Der wissenschaftlichen Forschung widmete sich Otto Glanzer in „Forschungsstrategien für die Humanistische Psychotherapie“. Durch die Bevorzugung bestimmter Forschungsmethoden auf Grund von Interessenslagen sei es in Deutschland zu einer Schieflage in der Forschung gekommen. Auch die Novellierung des Psychotherapeutengesetzes habe durch die Änderung der Legaldefinition von Psychotherapie von „wissenschaftlich anerkannt“ zu „wissenschaftlich anerkannt und geprüft“ die Forschung zu Verfahren außerhalb des deutschen Regelwerkes erschwert: Hiesige Anstrengungen müssten (immer noch) den Kriterien des Methodenpapiers des Wissenschaftlichen Beitrags genügen und ihre Wissenschaftlichkeit belegen, während in anderen Ländern diese Notlage nicht bestehe. Viele in Deutschland nicht „hoffähige“ Verfahren könnten im Ausland ihre Psychotherapieforschung freier auf detailliertere, weiter führende Fragestellungen richten. Ihre Ergebnisse seien dadurch wiederum für Wirksamkeitsnachweise gemäß dem deutschen Kanon nicht verwendbar.
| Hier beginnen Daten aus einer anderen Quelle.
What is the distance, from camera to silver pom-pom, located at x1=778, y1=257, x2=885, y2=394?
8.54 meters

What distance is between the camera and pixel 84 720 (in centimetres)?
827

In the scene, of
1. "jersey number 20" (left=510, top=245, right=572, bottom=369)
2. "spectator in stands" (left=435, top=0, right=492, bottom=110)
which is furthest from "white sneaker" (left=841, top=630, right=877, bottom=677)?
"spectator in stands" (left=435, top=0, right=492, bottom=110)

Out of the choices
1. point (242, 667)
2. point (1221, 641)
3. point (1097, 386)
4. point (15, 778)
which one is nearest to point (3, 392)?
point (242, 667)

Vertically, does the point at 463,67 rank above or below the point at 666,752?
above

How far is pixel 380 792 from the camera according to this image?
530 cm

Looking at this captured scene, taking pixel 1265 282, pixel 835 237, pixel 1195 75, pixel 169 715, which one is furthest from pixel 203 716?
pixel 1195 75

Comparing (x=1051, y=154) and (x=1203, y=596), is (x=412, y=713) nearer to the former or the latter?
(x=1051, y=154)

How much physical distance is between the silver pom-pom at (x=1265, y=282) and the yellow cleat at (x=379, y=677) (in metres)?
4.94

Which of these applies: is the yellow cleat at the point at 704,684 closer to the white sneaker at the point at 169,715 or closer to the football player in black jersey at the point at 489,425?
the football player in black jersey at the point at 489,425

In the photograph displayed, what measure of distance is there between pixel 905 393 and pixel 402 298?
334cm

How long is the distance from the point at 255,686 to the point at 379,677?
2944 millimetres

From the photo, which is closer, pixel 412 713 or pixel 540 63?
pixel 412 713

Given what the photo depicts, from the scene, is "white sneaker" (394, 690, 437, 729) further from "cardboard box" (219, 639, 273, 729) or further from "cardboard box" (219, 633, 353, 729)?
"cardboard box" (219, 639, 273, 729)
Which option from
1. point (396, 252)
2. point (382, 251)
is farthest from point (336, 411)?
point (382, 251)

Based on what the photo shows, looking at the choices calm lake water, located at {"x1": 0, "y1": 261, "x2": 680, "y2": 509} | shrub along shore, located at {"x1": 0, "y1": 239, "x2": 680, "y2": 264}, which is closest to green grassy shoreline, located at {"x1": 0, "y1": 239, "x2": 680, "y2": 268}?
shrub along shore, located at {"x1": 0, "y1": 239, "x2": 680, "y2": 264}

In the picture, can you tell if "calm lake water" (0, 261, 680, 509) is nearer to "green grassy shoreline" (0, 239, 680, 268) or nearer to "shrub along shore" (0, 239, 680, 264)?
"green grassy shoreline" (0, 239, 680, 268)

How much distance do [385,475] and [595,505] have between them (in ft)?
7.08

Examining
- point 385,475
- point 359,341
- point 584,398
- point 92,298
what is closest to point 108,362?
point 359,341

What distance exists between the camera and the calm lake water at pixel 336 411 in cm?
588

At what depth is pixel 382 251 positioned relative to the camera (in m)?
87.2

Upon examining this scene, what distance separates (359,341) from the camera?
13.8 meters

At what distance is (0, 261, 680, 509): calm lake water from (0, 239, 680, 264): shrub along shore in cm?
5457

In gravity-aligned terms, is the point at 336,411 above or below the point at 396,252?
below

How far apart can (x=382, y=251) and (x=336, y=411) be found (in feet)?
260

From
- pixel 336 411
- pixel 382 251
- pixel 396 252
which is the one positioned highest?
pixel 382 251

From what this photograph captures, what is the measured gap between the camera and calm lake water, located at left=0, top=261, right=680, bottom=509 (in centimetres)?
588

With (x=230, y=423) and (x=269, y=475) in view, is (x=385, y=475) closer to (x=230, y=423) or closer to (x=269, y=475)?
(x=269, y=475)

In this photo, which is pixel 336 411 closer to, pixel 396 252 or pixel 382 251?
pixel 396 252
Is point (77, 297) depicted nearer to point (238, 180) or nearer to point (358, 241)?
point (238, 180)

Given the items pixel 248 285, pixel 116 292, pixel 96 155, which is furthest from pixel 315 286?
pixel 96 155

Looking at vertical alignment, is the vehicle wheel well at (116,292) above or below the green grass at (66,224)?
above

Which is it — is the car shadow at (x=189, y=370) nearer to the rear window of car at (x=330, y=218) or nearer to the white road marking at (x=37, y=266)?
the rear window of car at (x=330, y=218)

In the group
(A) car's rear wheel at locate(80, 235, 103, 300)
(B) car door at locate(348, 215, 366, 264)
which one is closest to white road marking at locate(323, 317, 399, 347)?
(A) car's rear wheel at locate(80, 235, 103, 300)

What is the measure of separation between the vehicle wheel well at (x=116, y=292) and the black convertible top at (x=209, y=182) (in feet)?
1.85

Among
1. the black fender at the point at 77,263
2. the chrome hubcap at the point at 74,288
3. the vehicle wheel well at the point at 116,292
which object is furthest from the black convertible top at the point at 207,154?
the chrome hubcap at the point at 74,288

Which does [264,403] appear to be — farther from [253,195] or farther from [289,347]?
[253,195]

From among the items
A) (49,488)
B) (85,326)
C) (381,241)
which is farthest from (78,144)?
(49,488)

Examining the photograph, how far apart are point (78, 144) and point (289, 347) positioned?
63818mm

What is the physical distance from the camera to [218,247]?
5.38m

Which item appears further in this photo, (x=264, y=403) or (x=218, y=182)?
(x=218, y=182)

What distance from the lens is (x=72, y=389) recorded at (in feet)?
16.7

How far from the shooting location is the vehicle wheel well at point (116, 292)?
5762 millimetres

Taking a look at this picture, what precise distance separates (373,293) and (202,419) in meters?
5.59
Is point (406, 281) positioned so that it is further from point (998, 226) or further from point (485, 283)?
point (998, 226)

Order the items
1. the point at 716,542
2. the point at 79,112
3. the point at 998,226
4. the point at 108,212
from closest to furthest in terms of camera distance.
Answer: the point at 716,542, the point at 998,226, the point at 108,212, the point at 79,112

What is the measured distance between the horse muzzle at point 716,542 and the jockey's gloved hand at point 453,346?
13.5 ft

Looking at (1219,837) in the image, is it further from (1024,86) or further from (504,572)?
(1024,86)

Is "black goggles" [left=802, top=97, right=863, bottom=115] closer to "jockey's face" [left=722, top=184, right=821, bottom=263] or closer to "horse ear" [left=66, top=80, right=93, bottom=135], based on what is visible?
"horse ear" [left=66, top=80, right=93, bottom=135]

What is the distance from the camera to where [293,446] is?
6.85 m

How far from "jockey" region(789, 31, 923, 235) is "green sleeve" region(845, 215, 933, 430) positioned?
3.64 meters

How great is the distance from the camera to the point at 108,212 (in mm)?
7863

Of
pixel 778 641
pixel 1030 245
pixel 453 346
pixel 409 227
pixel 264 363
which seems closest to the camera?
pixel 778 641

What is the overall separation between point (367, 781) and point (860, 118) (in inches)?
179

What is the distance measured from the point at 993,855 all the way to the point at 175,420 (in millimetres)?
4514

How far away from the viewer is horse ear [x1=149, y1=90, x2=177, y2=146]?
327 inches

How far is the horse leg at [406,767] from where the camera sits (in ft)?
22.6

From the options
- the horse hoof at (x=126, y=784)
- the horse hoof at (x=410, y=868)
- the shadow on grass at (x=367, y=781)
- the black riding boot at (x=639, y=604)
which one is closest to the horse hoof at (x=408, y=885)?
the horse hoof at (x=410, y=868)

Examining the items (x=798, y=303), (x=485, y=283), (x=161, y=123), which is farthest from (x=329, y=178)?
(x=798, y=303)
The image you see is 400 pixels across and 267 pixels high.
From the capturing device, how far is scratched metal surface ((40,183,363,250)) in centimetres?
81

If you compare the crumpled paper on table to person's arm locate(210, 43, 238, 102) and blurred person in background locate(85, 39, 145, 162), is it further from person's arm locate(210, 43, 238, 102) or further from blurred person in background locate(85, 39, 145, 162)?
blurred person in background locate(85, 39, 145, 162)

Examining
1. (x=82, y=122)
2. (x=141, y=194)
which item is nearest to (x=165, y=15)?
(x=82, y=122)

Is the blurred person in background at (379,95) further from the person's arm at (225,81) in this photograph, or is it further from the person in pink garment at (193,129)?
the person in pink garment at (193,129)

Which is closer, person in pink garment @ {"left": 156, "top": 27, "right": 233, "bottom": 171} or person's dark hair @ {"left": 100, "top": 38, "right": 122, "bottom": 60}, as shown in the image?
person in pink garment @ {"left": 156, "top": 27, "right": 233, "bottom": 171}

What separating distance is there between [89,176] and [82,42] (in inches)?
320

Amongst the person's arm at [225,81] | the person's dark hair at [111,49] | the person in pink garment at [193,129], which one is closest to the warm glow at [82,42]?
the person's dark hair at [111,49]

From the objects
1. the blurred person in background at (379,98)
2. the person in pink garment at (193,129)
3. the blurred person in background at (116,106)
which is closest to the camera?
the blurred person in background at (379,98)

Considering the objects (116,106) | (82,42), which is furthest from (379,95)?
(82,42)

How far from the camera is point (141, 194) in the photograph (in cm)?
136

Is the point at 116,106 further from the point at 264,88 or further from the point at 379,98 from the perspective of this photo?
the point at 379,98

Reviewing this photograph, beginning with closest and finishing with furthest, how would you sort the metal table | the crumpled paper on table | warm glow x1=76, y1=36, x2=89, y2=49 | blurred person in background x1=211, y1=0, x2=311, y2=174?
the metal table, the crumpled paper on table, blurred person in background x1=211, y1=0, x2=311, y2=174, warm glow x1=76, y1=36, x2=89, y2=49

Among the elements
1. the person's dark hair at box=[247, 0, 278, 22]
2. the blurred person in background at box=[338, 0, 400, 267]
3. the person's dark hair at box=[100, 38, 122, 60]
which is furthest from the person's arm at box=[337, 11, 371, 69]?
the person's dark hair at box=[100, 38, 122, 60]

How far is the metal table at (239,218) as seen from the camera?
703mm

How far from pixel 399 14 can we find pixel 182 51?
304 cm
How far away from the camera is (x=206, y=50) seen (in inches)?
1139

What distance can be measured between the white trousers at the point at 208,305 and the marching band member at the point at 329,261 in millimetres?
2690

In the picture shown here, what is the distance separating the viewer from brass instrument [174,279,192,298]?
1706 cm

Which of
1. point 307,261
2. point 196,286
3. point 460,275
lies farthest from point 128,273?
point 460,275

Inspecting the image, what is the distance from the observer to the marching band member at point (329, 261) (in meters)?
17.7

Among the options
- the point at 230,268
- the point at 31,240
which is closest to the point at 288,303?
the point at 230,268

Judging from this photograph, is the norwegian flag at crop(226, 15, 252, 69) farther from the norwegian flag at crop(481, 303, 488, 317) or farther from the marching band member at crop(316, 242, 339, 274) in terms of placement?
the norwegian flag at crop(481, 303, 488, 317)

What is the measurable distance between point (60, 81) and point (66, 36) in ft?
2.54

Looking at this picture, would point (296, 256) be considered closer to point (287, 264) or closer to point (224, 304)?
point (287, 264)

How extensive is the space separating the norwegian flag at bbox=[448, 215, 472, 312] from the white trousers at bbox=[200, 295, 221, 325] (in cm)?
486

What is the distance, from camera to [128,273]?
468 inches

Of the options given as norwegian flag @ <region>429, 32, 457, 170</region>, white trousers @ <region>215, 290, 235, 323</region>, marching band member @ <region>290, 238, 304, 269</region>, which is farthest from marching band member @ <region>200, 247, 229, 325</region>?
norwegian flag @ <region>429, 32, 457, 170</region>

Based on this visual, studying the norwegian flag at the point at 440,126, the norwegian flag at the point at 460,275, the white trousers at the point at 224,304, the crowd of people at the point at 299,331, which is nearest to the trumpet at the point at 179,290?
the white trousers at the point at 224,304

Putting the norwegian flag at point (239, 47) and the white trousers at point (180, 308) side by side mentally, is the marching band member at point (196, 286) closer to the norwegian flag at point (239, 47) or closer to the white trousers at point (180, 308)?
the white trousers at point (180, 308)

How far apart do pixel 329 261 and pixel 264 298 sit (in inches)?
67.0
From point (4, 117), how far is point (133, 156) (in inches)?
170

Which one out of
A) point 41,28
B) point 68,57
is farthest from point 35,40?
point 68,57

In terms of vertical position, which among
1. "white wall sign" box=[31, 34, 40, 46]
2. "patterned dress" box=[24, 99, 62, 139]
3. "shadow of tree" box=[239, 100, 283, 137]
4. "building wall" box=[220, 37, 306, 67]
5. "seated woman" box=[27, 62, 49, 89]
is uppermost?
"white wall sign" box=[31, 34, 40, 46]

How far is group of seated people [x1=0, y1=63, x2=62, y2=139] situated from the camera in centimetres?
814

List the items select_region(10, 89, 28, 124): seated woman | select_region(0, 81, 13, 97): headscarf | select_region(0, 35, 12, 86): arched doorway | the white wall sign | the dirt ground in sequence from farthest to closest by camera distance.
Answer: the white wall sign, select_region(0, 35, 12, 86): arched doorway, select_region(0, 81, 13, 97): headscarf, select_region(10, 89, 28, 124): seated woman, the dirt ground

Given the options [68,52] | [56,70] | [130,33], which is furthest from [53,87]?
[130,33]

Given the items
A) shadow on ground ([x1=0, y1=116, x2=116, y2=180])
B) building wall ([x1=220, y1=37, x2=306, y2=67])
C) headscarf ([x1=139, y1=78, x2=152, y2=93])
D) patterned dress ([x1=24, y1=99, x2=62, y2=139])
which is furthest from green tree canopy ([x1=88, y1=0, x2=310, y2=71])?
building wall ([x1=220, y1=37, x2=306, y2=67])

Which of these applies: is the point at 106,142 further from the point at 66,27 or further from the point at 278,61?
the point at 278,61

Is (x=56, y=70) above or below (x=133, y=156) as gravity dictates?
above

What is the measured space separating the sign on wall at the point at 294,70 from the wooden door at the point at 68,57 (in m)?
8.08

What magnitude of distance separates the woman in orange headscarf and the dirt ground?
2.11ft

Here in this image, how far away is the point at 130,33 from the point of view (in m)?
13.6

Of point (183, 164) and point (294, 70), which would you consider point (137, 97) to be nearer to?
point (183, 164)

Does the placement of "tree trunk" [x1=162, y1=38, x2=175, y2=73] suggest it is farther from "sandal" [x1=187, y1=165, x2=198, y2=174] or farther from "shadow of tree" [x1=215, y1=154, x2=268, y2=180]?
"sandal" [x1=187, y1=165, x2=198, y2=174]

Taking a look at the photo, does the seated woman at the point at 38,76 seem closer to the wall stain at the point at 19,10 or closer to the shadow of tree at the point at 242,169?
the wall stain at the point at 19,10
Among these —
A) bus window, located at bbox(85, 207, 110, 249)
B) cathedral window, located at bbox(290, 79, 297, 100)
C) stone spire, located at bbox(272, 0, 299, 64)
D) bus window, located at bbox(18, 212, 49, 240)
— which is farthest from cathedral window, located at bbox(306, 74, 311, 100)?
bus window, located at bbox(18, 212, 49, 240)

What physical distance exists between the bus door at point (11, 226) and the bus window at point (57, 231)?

Ein Schlaglicht auf diese „Schieflage“ warf recht konkret Manfred Thielen im Beitrag „Der Körper in der Humanistischen Psychotherapie“ – ist doch die Körperpsychotherapie als eigenständiges Verfahren im europäischen und außereuropäischen Ausland anerkannt. In die Skizzierung der Entwicklungsgeschichte der Körperpsychotherapie – von Wilhelm Reich und Elsa Gindler über Alexander Lowen zu einigen jüngeren Vertreter*innen dieser Orientierung – hat er die Bedeutung des körperlichen Erlebens für jegliche subjektive Erfahrung betont und damit auch ihre Beachtung in der Psychotherapie als unerlässlich hervorgehoben. Ihre Entwicklung stehe von Anfang an in enger Verbindung zu derjenigen der Humanistischen Psychotherapie. Folglich enthalte jede der sechs Vorgehensweisen in der HPTh Elemente und Ansätze zur Einbeziehung des Körpers. Anhand eines Fallbeispiels, bei dem der Fokus auf dem Körper lag, stellt er die Integration der sechs Ansätze dar
Nach zwei Runden mit je zwei Workshops zu den Vortragsthemen bildete eine gemeinsame Diskussion zu einem Fall den inhaltlichen Abschluss der beiden Tage. Es war nicht ganz einfach, in dieser Erörterung eine gemeinsame Zielrichtung zu finden. Erfrischend hat sich ausgewirkt, dass jüngere Kolleg*innen mit ihren Fragen und Hinweisen unerwartete Akzente gesetzt haben. Dies war für die Veranstalter insofern eine Ermunterung, als sich hier zeigte, dass die HPTh jüngere Kolleg*innen bewegen kann und sich damit wieder einmal ein Moment der Ermutigung einstellte.